REQUEST —
Continue the notebook below on re-ranking retrieved documents, starting right after its last line.

## Setup

Import the necessary modules.

In [None]:
from ranking import rerank_documents
import pandas as pd
import os

## Configuration

Set up your Google Cloud project ID.

In [None]:
# Replace with your actual project ID
PROJECT_ID = os.getenv("GOOGLE_CLOUD_PROJECT", "your-project-id")
print(f"Using project: {PROJECT_ID}")

## Example Question

We'll use the same complex question about dokumentavgift.

In [None]:
question = "Hei, jeg lurer på når man slipper å betale dokumentavgift hvis bolig eller eiendom overføres, for eksempel hvis samboere går fra hverandre eller en av dem dør, hvordan det er hvis man arver fast eiendom, og om det også gjelder dersom man får eiendom gjennom testament ved privat skifte?"

print("Spørsmål:", question)

## Load Retrieved Documents

We'll assume you have a DataFrame with retrieved documents from your initial search.
The DataFrame should have columns: `id`, `content`, `embedding`, `metadata`, `created_at`

In [None]:
# Example: Load your DataFrame here
# df = pd.read_json("path/to/your/chunks.jsonl", lines=True)

# For demonstration purposes, let's assume df is already loaded
# Display first few rows
df.head(5)

## Prepare Documents for Re-ranking

Convert the DataFrame rows into a list of dictionaries with the required format:
- `id`: unique identifier
- `content`: the text content to rank
- `title` (optional): a short title or summary

In [None]:
# Convert top N retrieved documents to the format expected by the ranker
# Let's say you retrieved the top 20 documents from your initial search
top_n = 20

docs_to_rank = [
    {
        "id": row["id"],
        "content": row["content"],
        "title": row.get("metadata", {}).get("title", "") if isinstance(row.get("metadata"), dict) else ""
    }
    for _, row in df.head(top_n).iterrows()
]

print(f"Prepared {len(docs_to_rank)} documents for re-ranking")
print(f"\nFirst document:")
print(f"ID: {docs_to_rank[0]['id']}")
print(f"Content preview: {docs_to_rank[0]['content'][:200]}...")

## Re-rank Documents

Now we'll use the Vertex AI Ranking API to re-rank these documents based on their relevance to our query.

In [None]:
# Re-rank the documents
ranked_docs, elapsed_time = rerank_documents(
    project_id=PROJECT_ID,
    query=question,
    docs=docs_to_rank,
    model="semantic-ranker-default@latest",
    top_n=10  # Return top 10 most relevant documents
)

print(f"Re-ranking completed in {elapsed_time:.2f} seconds")

SUPPLIED ENTRIES —
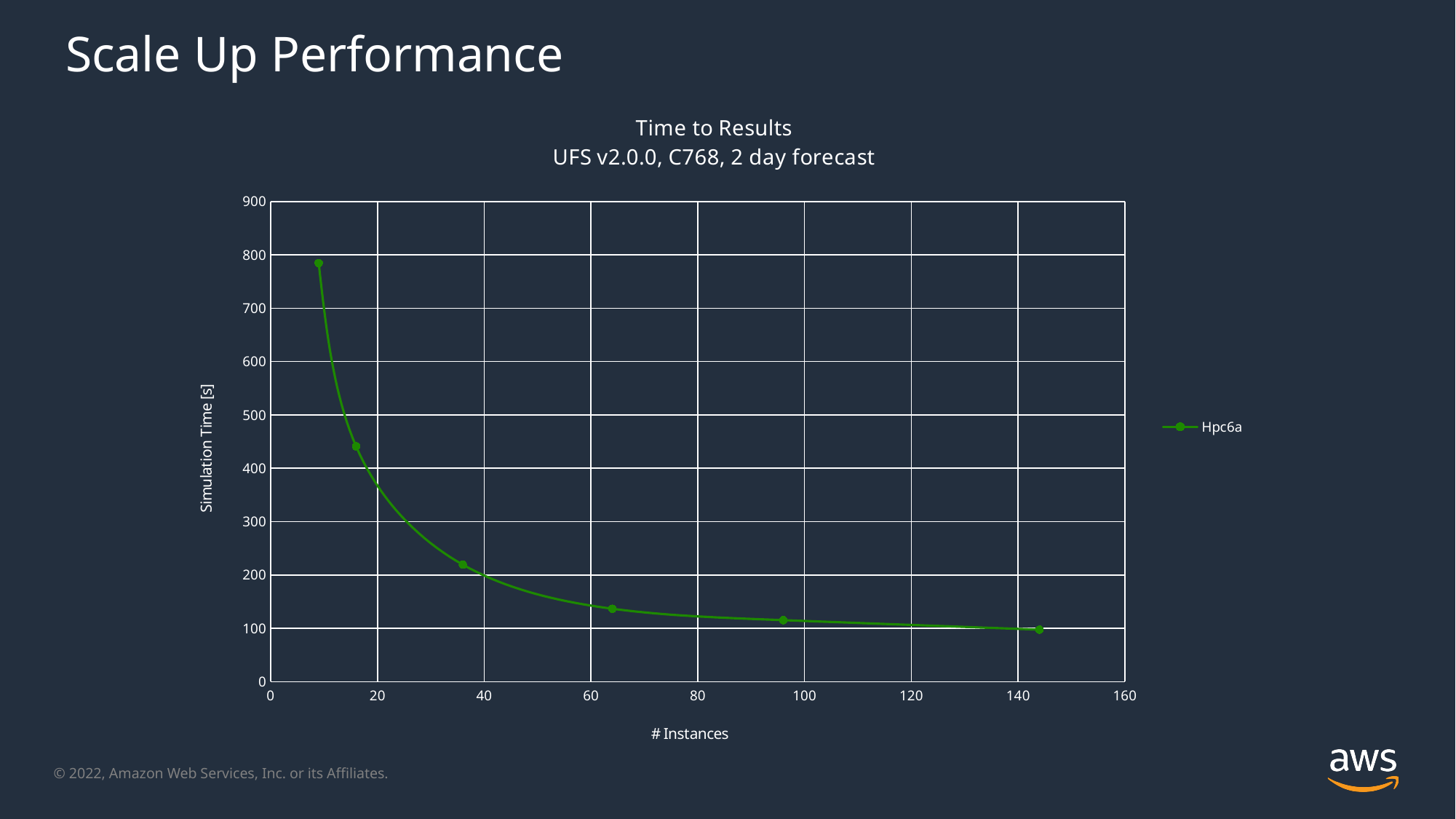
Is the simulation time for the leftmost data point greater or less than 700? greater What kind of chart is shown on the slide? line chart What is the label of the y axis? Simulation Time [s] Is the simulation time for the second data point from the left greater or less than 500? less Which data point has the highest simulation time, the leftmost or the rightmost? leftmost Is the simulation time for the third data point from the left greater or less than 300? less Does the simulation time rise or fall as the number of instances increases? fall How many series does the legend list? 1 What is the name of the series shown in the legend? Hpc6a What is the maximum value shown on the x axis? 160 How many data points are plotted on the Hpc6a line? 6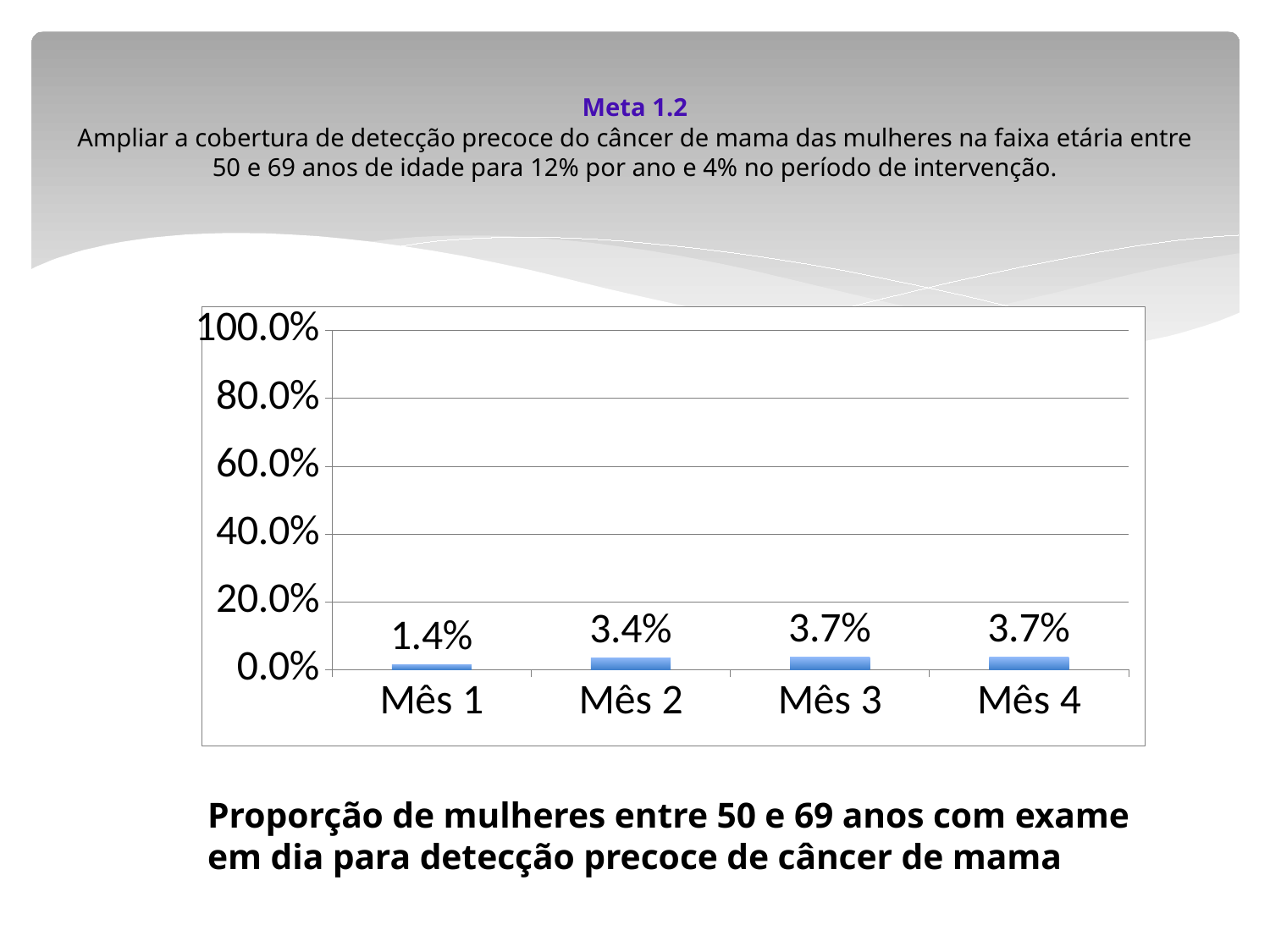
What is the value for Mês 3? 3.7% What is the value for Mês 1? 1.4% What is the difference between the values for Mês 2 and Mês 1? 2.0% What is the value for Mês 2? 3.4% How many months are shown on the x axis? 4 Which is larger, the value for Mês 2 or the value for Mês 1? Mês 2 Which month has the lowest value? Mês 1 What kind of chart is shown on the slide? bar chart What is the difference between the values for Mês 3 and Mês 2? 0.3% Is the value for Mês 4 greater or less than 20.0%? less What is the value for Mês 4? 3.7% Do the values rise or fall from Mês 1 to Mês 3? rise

==

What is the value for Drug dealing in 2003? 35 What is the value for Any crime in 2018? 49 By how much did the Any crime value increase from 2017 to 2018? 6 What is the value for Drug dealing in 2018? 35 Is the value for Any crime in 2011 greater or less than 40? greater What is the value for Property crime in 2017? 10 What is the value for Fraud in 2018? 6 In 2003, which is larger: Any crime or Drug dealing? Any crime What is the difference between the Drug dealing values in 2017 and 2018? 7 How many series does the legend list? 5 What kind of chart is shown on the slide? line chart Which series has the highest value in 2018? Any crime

ANSWER AREA —
print(f"Returned {len(ranked_docs)} documents")

## View Re-ranked Results

Let's examine the top re-ranked documents and their relevance scores.

In [None]:
print("Top 5 re-ranked documents:\n")
print("=" * 80)

for i, doc in enumerate(ranked_docs[:5], 1):
    print(f"\nRank {i}:")
    print(f"ID: {doc['id']}")
    print(f"Re-rank Score: {doc['rerank_score']:.4f}")
    print(f"Content preview: {doc['content'][:300]}...")
    print("-" * 80)

## Compare Before and After

Let's create a comparison view showing how document rankings changed.

In [None]:
# Create a comparison DataFrame
comparison_data = []

for new_rank, doc in enumerate(ranked_docs, 1):
    doc_id = doc['id']
    old_rank = next((i+1 for i, d in enumerate(docs_to_rank) if d['id'] == doc_id), None)
    
    comparison_data.append({
        'Document ID': doc_id,
        'Original Rank': old_rank,
        'Re-ranked Position': new_rank,
        'Rank Change': old_rank - new_rank if old_rank else None,
        'Re-rank Score': doc['rerank_score'],
        'Content Preview': doc['content'][:100] + '...'
    })

comparison_df = pd.DataFrame(comparison_data)
comparison_df

## Analyze Ranking Changes

Let's see which documents moved up or down the most.

In [None]:
# Documents that improved the most
improved = comparison_df[comparison_df['Rank Change'] > 0].sort_values('Rank Change', ascending=False)

print("Documents that improved most (moved up):")
print(improved[['Document ID', 'Original Rank', 'Re-ranked Position', 'Rank Change', 'Re-rank Score']].head())

print("\n" + "=" * 80 + "\n")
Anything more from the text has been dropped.